INSTRUCTIONS TO FOLLOW>
Rewrite the rows below as a JSON list of strings, one string per line, with blank lines and the pictures left out.

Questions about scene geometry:
========

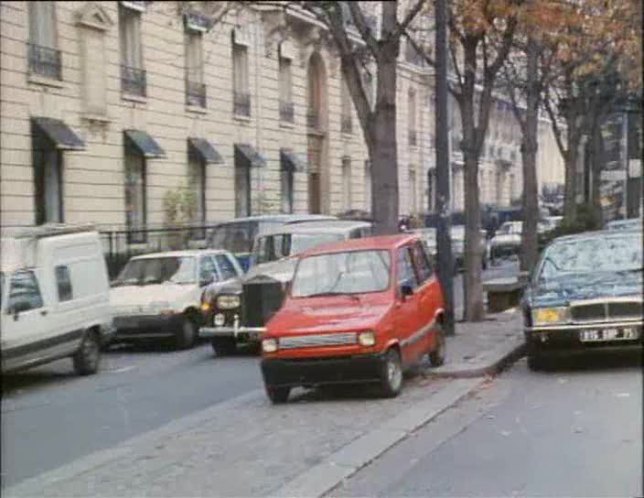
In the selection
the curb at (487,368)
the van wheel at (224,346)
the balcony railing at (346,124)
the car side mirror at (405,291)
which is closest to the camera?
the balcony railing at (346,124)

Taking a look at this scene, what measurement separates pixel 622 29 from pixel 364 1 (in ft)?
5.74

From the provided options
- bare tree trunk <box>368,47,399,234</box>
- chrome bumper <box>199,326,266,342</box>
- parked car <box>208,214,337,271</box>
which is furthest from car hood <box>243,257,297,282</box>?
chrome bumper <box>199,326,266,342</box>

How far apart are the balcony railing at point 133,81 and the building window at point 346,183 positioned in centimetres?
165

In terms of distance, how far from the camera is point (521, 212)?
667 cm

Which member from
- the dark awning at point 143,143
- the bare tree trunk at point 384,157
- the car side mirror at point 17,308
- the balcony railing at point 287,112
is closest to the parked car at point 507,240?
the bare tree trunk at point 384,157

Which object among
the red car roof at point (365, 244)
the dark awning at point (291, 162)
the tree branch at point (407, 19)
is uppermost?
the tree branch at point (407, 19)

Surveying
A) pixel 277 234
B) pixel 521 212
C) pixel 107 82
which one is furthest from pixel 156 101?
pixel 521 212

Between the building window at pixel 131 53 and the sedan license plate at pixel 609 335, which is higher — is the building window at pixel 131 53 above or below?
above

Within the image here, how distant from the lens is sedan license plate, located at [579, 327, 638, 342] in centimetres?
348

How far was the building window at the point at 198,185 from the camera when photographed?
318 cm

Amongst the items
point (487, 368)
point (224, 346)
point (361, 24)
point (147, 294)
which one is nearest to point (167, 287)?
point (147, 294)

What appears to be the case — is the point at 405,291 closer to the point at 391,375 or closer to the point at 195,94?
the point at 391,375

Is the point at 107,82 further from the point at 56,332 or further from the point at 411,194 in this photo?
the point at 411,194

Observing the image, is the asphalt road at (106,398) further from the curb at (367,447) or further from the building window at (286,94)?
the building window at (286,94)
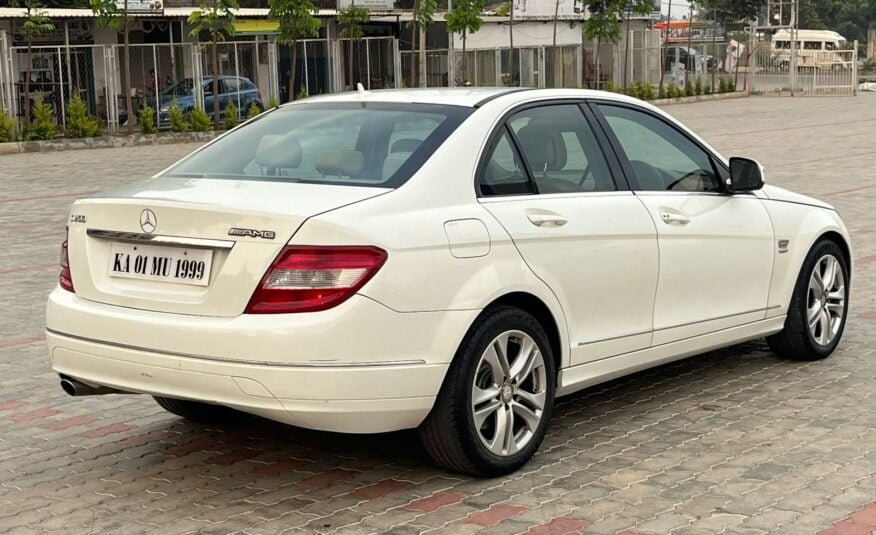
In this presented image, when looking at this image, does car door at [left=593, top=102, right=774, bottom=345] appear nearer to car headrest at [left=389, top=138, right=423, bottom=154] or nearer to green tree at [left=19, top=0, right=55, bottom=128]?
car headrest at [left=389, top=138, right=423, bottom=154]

========

FINISHED TASK>
[
  "In the selection",
  "the curb at (487,368)",
  "the van wheel at (224,346)",
  "the balcony railing at (346,124)",
  "the car side mirror at (405,291)",
  "which is closest to the camera?",
  "the balcony railing at (346,124)",
  "Taking a look at this scene, what measurement separates pixel 622 29 from pixel 364 1 (in ft)?",
  "5.74",
  "From the provided options",
  "- bare tree trunk <box>368,47,399,234</box>",
  "- chrome bumper <box>199,326,266,342</box>",
  "- parked car <box>208,214,337,271</box>",
  "which is furthest from car hood <box>243,257,297,282</box>?",
  "chrome bumper <box>199,326,266,342</box>",
  "How far apart are the balcony railing at point 133,81 and the building window at point 346,183 positioned in centimetres?",
  "165",
  "In terms of distance, how far from the camera is point (521, 212)?",
  "667 cm",
  "Which member from",
  "- the dark awning at point 143,143",
  "- the bare tree trunk at point 384,157",
  "- the car side mirror at point 17,308",
  "- the balcony railing at point 287,112",
  "is closest to the parked car at point 507,240?",
  "the bare tree trunk at point 384,157",
  "Which object among",
  "the red car roof at point (365, 244)",
  "the dark awning at point (291, 162)",
  "the tree branch at point (407, 19)",
  "is uppermost?",
  "the tree branch at point (407, 19)",
  "Surveying",
  "A) pixel 277 234",
  "B) pixel 521 212",
  "C) pixel 107 82",
  "which one is furthest from pixel 156 101?",
  "pixel 521 212",
  "Between the building window at pixel 131 53 and the sedan license plate at pixel 609 335, which is higher — is the building window at pixel 131 53 above or below?",
  "above",
  "Within the image here, how distant from the lens is sedan license plate, located at [579, 327, 638, 342] in centimetres?",
  "348",
  "How far was the building window at the point at 198,185 from the camera when photographed?",
  "318 cm",
  "Amongst the items",
  "point (487, 368)",
  "point (224, 346)",
  "point (361, 24)",
  "point (147, 294)",
  "which one is nearest to point (167, 287)?",
  "point (147, 294)",
  "What appears to be the case — is the point at 405,291 closer to the point at 391,375 or closer to the point at 195,94?",
  "the point at 391,375",
  "Is the point at 107,82 further from the point at 56,332 or further from the point at 411,194 in this photo?",
  "the point at 411,194",
  "Observing the image, is the asphalt road at (106,398) further from the curb at (367,447) or further from the building window at (286,94)?",
  "the building window at (286,94)",
  "In this presented image, when looking at this image, does car door at [left=593, top=102, right=774, bottom=345] appear nearer to car headrest at [left=389, top=138, right=423, bottom=154] or nearer to green tree at [left=19, top=0, right=55, bottom=128]?",
  "car headrest at [left=389, top=138, right=423, bottom=154]"
]